If your customer isn’t sure what their maximum tolerable period of disruption is, there are a few key questions that can help them set better expectations. Ask these questions to understand a customer’s RTO and RPO on a more granular level.
- How often does this type of data change?
- What does each minute of downtime for this service cost, either in lost revenue or lost productivity?
- Could you transact business with pencil and paper, if necessary, while this service is down?
- If you are experiencing downtime, how does it impact your customers?
Going through these questions with your customer can help you work backward to what you need to back up and how this data needs to be backed up to minimize risk in a disaster scenario.

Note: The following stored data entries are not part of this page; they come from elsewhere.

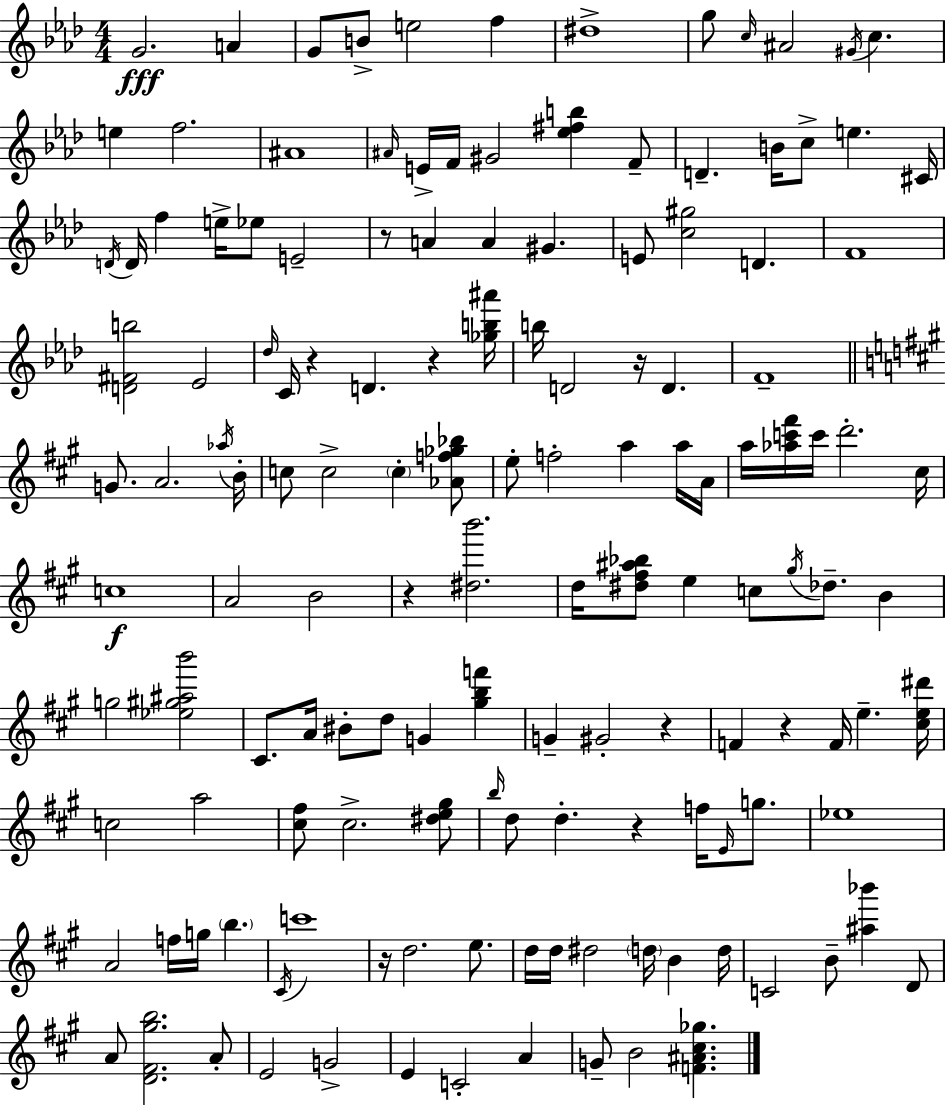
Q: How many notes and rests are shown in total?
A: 142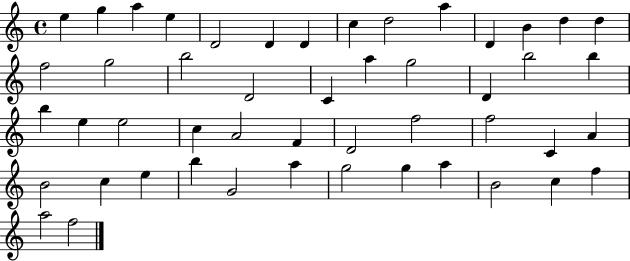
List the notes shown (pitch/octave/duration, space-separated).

E5/q G5/q A5/q E5/q D4/h D4/q D4/q C5/q D5/h A5/q D4/q B4/q D5/q D5/q F5/h G5/h B5/h D4/h C4/q A5/q G5/h D4/q B5/h B5/q B5/q E5/q E5/h C5/q A4/h F4/q D4/h F5/h F5/h C4/q A4/q B4/h C5/q E5/q B5/q G4/h A5/q G5/h G5/q A5/q B4/h C5/q F5/q A5/h F5/h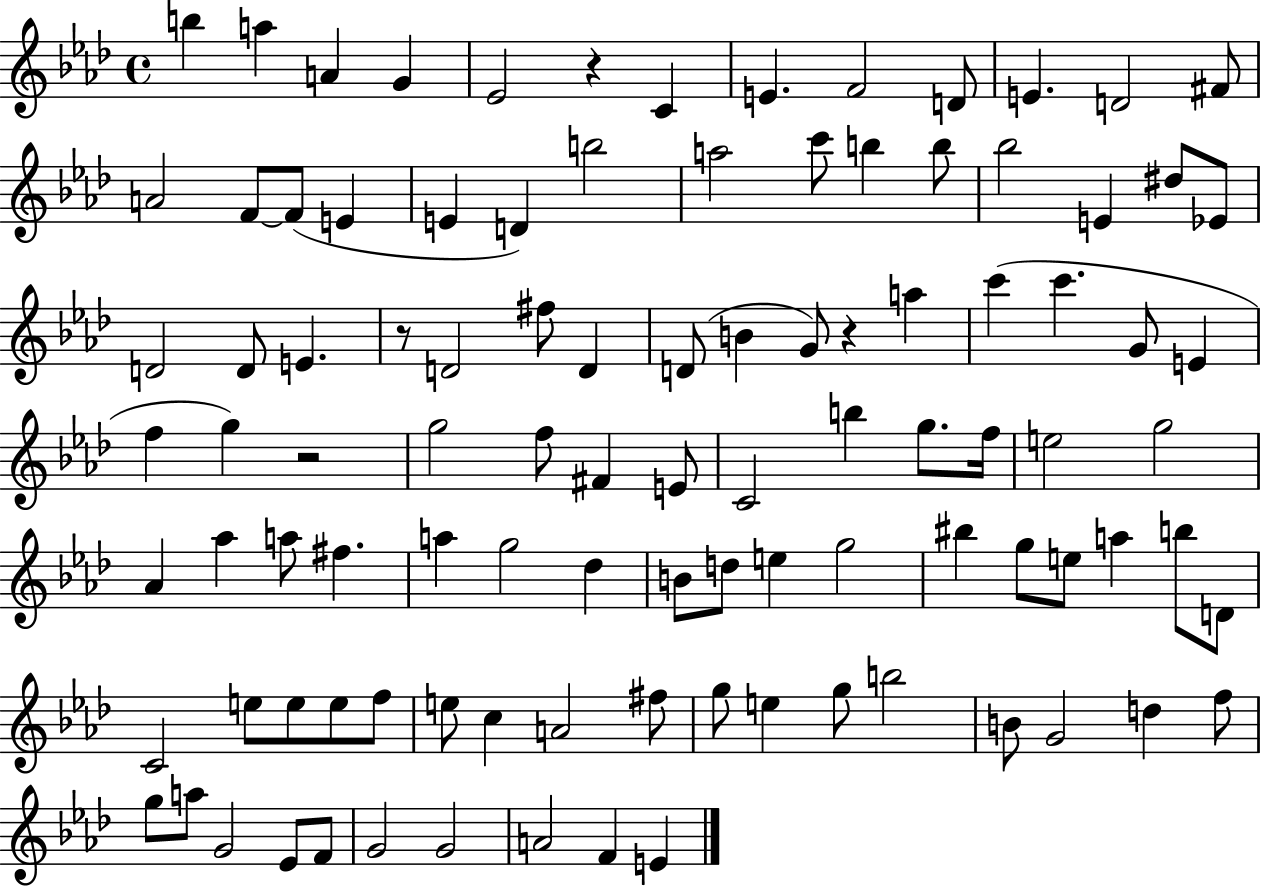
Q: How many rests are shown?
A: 4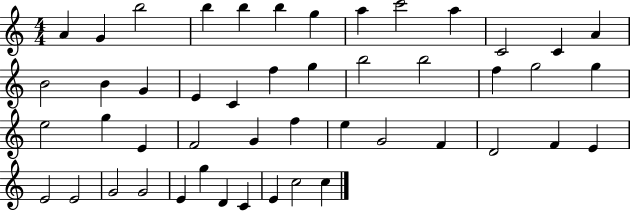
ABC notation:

What is RTO and RPO in SQL Server?
SQL Server is a Microsoft-specific relational database management system that stores and retrieves data as requested by other applications. The server allows users to set up automated log backups to be restored from a standby server. With this log shipping, users can recover a fairly recent database copy—depending on the RTO and RPO of that process. Those RTO and RPO requirements are set by users, depending on their needs, budget, and any technological network limitations.
However, SQL Server RTO and RPO are not necessarily straightforward. In many cases, the process isn’t as fast as a client may imagine. They may have an ideal RPO in mind, but slow network speeds or an incorrectly configured backup can throttle this process. In addition, restoring a log backup in this way can involve transferring large amounts of data, and this process can easily exceed the determined acceptable RTO.